RAW DATA —

------------------------------------------------------------------------

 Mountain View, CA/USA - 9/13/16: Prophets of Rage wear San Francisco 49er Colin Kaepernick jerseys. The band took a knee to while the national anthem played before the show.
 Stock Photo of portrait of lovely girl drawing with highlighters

------------------------------------------------------------------------

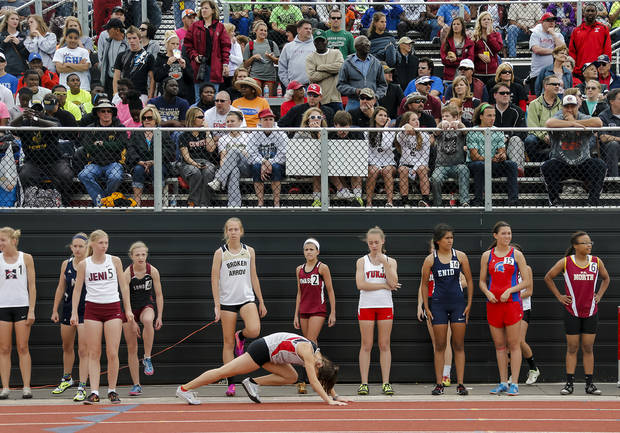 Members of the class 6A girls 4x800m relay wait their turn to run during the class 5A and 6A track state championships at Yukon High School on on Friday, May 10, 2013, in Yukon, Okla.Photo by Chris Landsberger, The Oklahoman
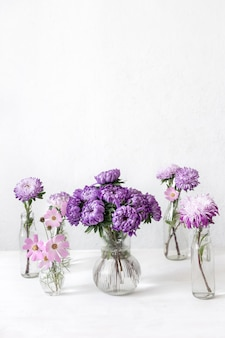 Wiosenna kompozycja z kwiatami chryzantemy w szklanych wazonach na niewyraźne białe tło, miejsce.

------------------------------------------------------------------------

PROMPT — In the listing above, find the line containing "Mountain View, CA/USA" and the line containing "Stock Photo of", then retype both and every line between them exactly, with nothing else.

TASK OUTPUT —
 Mountain View, CA/USA - 9/13/16: Prophets of Rage wear San Francisco 49er Colin Kaepernick jerseys. The band took a knee to while the national anthem played before the show.
 Stock Photo of portrait of lovely girl drawing with highlighters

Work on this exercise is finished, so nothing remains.